All details can be found on the reference documentation.
With the previous Sharding feature, which we now call static sharding
and is deprecated, you might have been used to deal with an array of indexes. Shards where identified by their position in the array. In the new model, shards are identified by a name: a simple String which maps to their IndexManager name.
Implementors will need to create a ShardIdentifierProvider, which fullfills the following needs:
Discover existing shards at boot time
Since the shards are not defined in the configuration, you need to provide a list of known shards via some code. A new mechanism was setup to allow for example to query the database using an Hibernate Session during the initialization phase. See also the AnimalShardIdentifierProvider example implementation.
Discover new shards at runtime
The second operation that a ShardIdentifierProvider needs to provide, is to watch for new shard identifiers and eventually notify the framework.
List the known shard identifiers
Finally the ShardIdentifierProvider implementation will need to keep the record of known shard names; that requires a bit of concurrent code, hopefully the example is going to be of inspiration.

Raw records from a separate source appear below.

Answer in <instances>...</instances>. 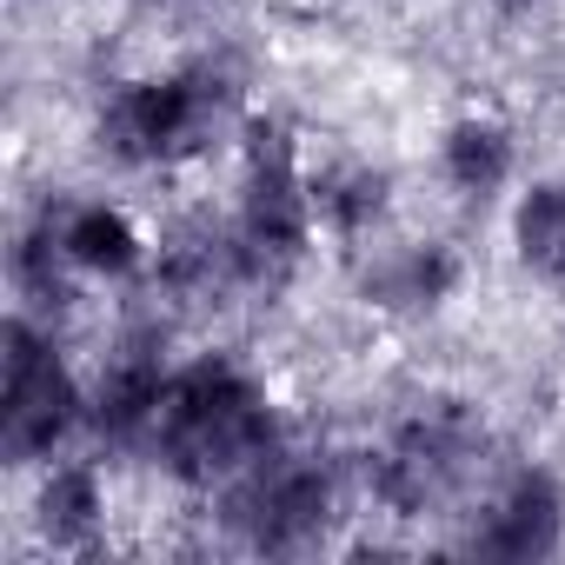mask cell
Returning <instances> with one entry per match:
<instances>
[{
  "label": "cell",
  "instance_id": "obj_1",
  "mask_svg": "<svg viewBox=\"0 0 565 565\" xmlns=\"http://www.w3.org/2000/svg\"><path fill=\"white\" fill-rule=\"evenodd\" d=\"M279 439H287V433H279V413H273L266 386L239 360L200 353V360L173 366L167 406H160V426H153V459L180 486L220 492L253 459H266Z\"/></svg>",
  "mask_w": 565,
  "mask_h": 565
},
{
  "label": "cell",
  "instance_id": "obj_2",
  "mask_svg": "<svg viewBox=\"0 0 565 565\" xmlns=\"http://www.w3.org/2000/svg\"><path fill=\"white\" fill-rule=\"evenodd\" d=\"M313 173L300 167V140L287 120H246L239 140V206H233V273L239 287H279L313 246Z\"/></svg>",
  "mask_w": 565,
  "mask_h": 565
},
{
  "label": "cell",
  "instance_id": "obj_3",
  "mask_svg": "<svg viewBox=\"0 0 565 565\" xmlns=\"http://www.w3.org/2000/svg\"><path fill=\"white\" fill-rule=\"evenodd\" d=\"M226 107H233V81L220 67L147 74V81H127L107 94L94 140L120 167H173V160H193L220 134Z\"/></svg>",
  "mask_w": 565,
  "mask_h": 565
},
{
  "label": "cell",
  "instance_id": "obj_4",
  "mask_svg": "<svg viewBox=\"0 0 565 565\" xmlns=\"http://www.w3.org/2000/svg\"><path fill=\"white\" fill-rule=\"evenodd\" d=\"M87 426V386L61 360V347L14 313L0 327V452L14 466L54 459Z\"/></svg>",
  "mask_w": 565,
  "mask_h": 565
},
{
  "label": "cell",
  "instance_id": "obj_5",
  "mask_svg": "<svg viewBox=\"0 0 565 565\" xmlns=\"http://www.w3.org/2000/svg\"><path fill=\"white\" fill-rule=\"evenodd\" d=\"M340 512V472L279 439L239 479L220 486V519L246 552H307Z\"/></svg>",
  "mask_w": 565,
  "mask_h": 565
},
{
  "label": "cell",
  "instance_id": "obj_6",
  "mask_svg": "<svg viewBox=\"0 0 565 565\" xmlns=\"http://www.w3.org/2000/svg\"><path fill=\"white\" fill-rule=\"evenodd\" d=\"M486 459V433L479 419H466L459 406H439V413H419L406 419L386 452H373L366 479H373V499L393 512V519H419V512H439Z\"/></svg>",
  "mask_w": 565,
  "mask_h": 565
},
{
  "label": "cell",
  "instance_id": "obj_7",
  "mask_svg": "<svg viewBox=\"0 0 565 565\" xmlns=\"http://www.w3.org/2000/svg\"><path fill=\"white\" fill-rule=\"evenodd\" d=\"M565 539V492L545 466H519L486 505H479V525H472V552L479 558H552Z\"/></svg>",
  "mask_w": 565,
  "mask_h": 565
},
{
  "label": "cell",
  "instance_id": "obj_8",
  "mask_svg": "<svg viewBox=\"0 0 565 565\" xmlns=\"http://www.w3.org/2000/svg\"><path fill=\"white\" fill-rule=\"evenodd\" d=\"M167 380H173V366L160 360V347L153 340H127L100 366V380L87 393V426L107 446H153V426H160V406H167Z\"/></svg>",
  "mask_w": 565,
  "mask_h": 565
},
{
  "label": "cell",
  "instance_id": "obj_9",
  "mask_svg": "<svg viewBox=\"0 0 565 565\" xmlns=\"http://www.w3.org/2000/svg\"><path fill=\"white\" fill-rule=\"evenodd\" d=\"M47 226H54L67 266L87 273V279H134V273L147 266L140 226H134L120 206H107V200H74V206H61V213L47 206Z\"/></svg>",
  "mask_w": 565,
  "mask_h": 565
},
{
  "label": "cell",
  "instance_id": "obj_10",
  "mask_svg": "<svg viewBox=\"0 0 565 565\" xmlns=\"http://www.w3.org/2000/svg\"><path fill=\"white\" fill-rule=\"evenodd\" d=\"M34 525L54 552H94L100 532H107V486L87 459L74 466H54L34 492Z\"/></svg>",
  "mask_w": 565,
  "mask_h": 565
},
{
  "label": "cell",
  "instance_id": "obj_11",
  "mask_svg": "<svg viewBox=\"0 0 565 565\" xmlns=\"http://www.w3.org/2000/svg\"><path fill=\"white\" fill-rule=\"evenodd\" d=\"M439 173H446L452 193H466V200H492V193L512 180V134H505L499 120H486V114L452 120L446 140H439Z\"/></svg>",
  "mask_w": 565,
  "mask_h": 565
},
{
  "label": "cell",
  "instance_id": "obj_12",
  "mask_svg": "<svg viewBox=\"0 0 565 565\" xmlns=\"http://www.w3.org/2000/svg\"><path fill=\"white\" fill-rule=\"evenodd\" d=\"M452 287H459L452 246H399L393 259L373 266L366 300H380V307H393V313H433L439 300H452Z\"/></svg>",
  "mask_w": 565,
  "mask_h": 565
},
{
  "label": "cell",
  "instance_id": "obj_13",
  "mask_svg": "<svg viewBox=\"0 0 565 565\" xmlns=\"http://www.w3.org/2000/svg\"><path fill=\"white\" fill-rule=\"evenodd\" d=\"M313 213H320L327 233L366 239V233L386 220V173H380V167H360V160L320 167V173H313Z\"/></svg>",
  "mask_w": 565,
  "mask_h": 565
},
{
  "label": "cell",
  "instance_id": "obj_14",
  "mask_svg": "<svg viewBox=\"0 0 565 565\" xmlns=\"http://www.w3.org/2000/svg\"><path fill=\"white\" fill-rule=\"evenodd\" d=\"M512 246L532 273L565 287V180H545L512 206Z\"/></svg>",
  "mask_w": 565,
  "mask_h": 565
},
{
  "label": "cell",
  "instance_id": "obj_15",
  "mask_svg": "<svg viewBox=\"0 0 565 565\" xmlns=\"http://www.w3.org/2000/svg\"><path fill=\"white\" fill-rule=\"evenodd\" d=\"M67 253H61V239H54V226H47V213L14 239V287L28 294V307H67L74 294H67Z\"/></svg>",
  "mask_w": 565,
  "mask_h": 565
}]
</instances>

Optionally you can also make your implementation really smart by watching for your custom FullTextFilters being applied to queries, to narrow down to which shards a query should be executed on. See more at Using filters in a sharded environment.
More links
As usual the issue tracker is JIRA and all code is on GitHub: pull requests and feedback welcome.
For a detailed list of all changes in this release, see the release notes.
The next goal is to work towards a 4.4.0.Final release. If you can help us getting there fast, then we'll finally branch towards the next mayor release and start the transformations needed to support Apache Lucene version 4.